Zhecheng Wang

I am an Assistant Professor (Boya Young Fellow) at the College of Urban and Environmental Sciences at Peking University. My research group focuses on AI-enabled geo-informatics for sustainability—integrating geospatial AI with physical principles and social theories to enable large-scale mapping and modeling of the interplay among infrastructure systems (e.g., energy infrastructure), climate threats, and human factors. Our goal is to (1) advance our understanding of the infrastructure-climate-human nexus and its spatial heterogeneity; (2) create next-generation information systems that transform raw pixels into actionable insights for accelerating decarbonization and improving climate resilience.

I am actively looking for PhD students (including one PhD student starting from 2026 Autumn), postdocs, and research assistants to join my group. If you are interested, please email me with your CV and a brief summary of your research interests.

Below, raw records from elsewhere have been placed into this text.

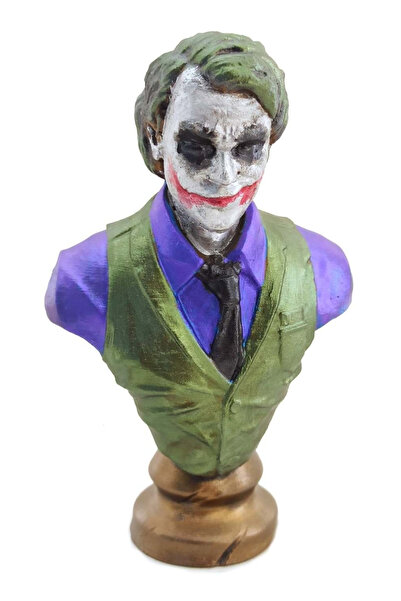 Dünyadan Hediyeler Polyester Joker Figure 249 15cm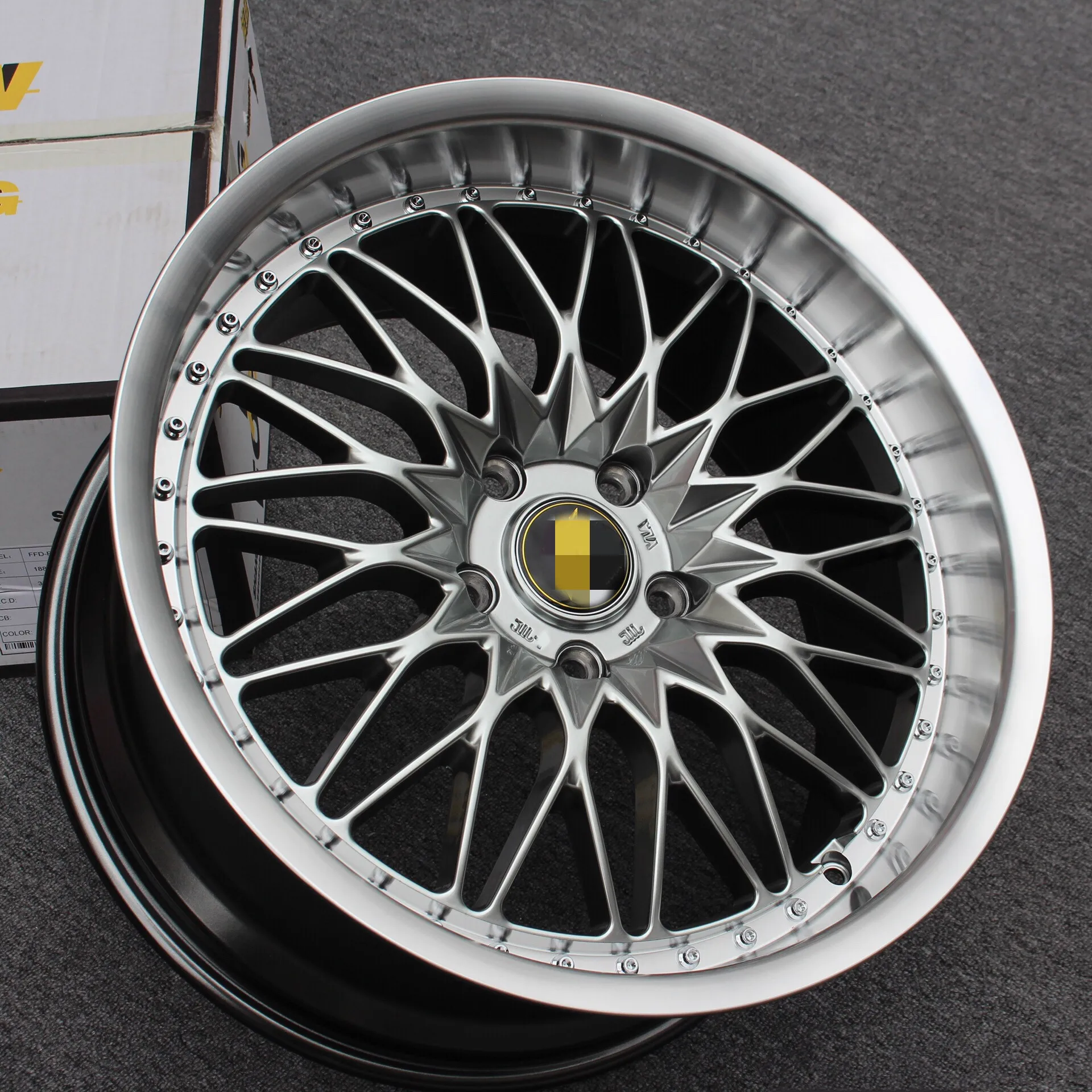 work vsxx 18inch 【公式通販】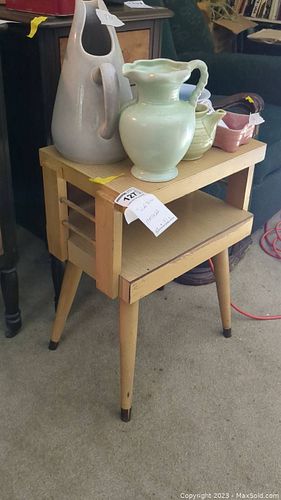 Lot #127 (1 of 6)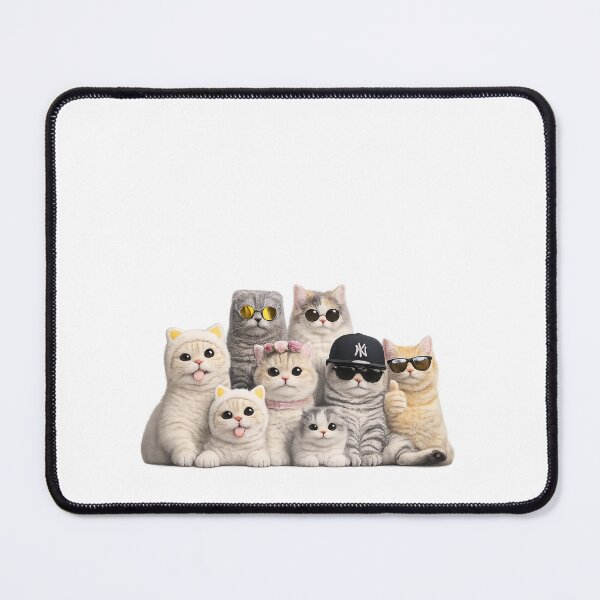 Item preview, Cute cats designed and sold by t-patterns.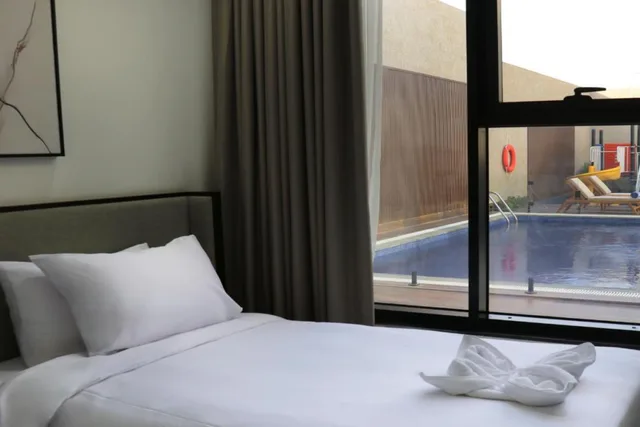 Cloud Holiday Homes-Riyadh، Al Butayn، الرياض 2/24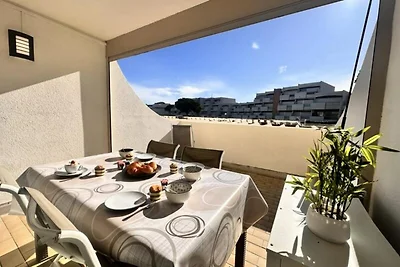 Apartments für 4 Personen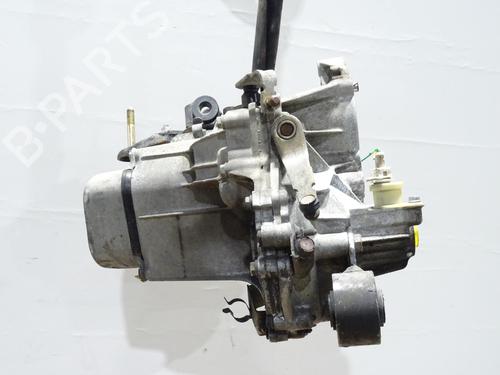 Used Gearbox Gearbox 23504129 23504129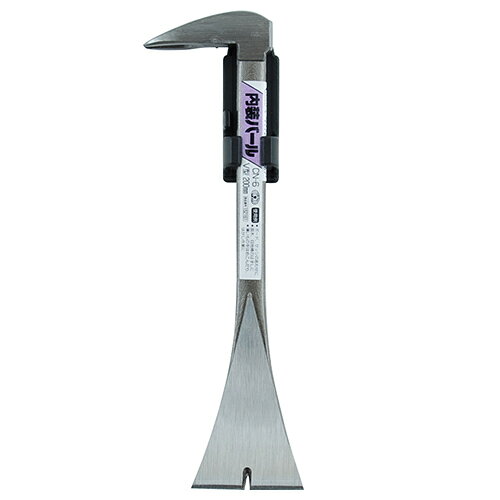 KQLFTTOOLSのSK11 内装バール V型 200mm CN-6 【4977292152167】｜アングル2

Our current research thrusts include:

  • Geospatial AI and information systems: Multi-modal machine learning foundation models for geospatial data; geospatial reasoning; AI-enabled information access and decison support systems.
  • Infrastructure-climate-human nexus: Combining AI-based mapping, physics-based models, and social simulations to understand the emergent phenomena and spatial hetereogeneity of the infrastructure-climate-human coupled system.

Previously, I was a Human-Centered AI Postdoctoral Fellow at Stanford University. I obtained my PhD degree in Civil and Environmental Engineering with a PhD minor degree in Computer Science at Stanford, co-advised by Prof. Ram Rajagopal and Prof. Arun Majumdar. I obtained my M.S. degree in Mechanical Engineering from Stanford, and my Bachelor’s degree from Tsinghua University.

Email: zhecheng (at) pku (dot) edu (dot) cn

Recent News

  • 09/2025 Joining the College of Urban and Environmental Sciences at Peking University as an Assistant Professor.

  • 07/2025 Gave a talk at the MultiSector Dynamics (MSD) Community of Practice webinar.

  • 05/2025 Our paper on LLM-enabled knowledge discovery of building-level electrification has been published in Energy and Buildings.

  • 03/2025 Our paper on the newly updated DeepSolar database has received the Best Paper Award at the ICLR 2025 Workshop: Tackling Climate Change with Machine Learning.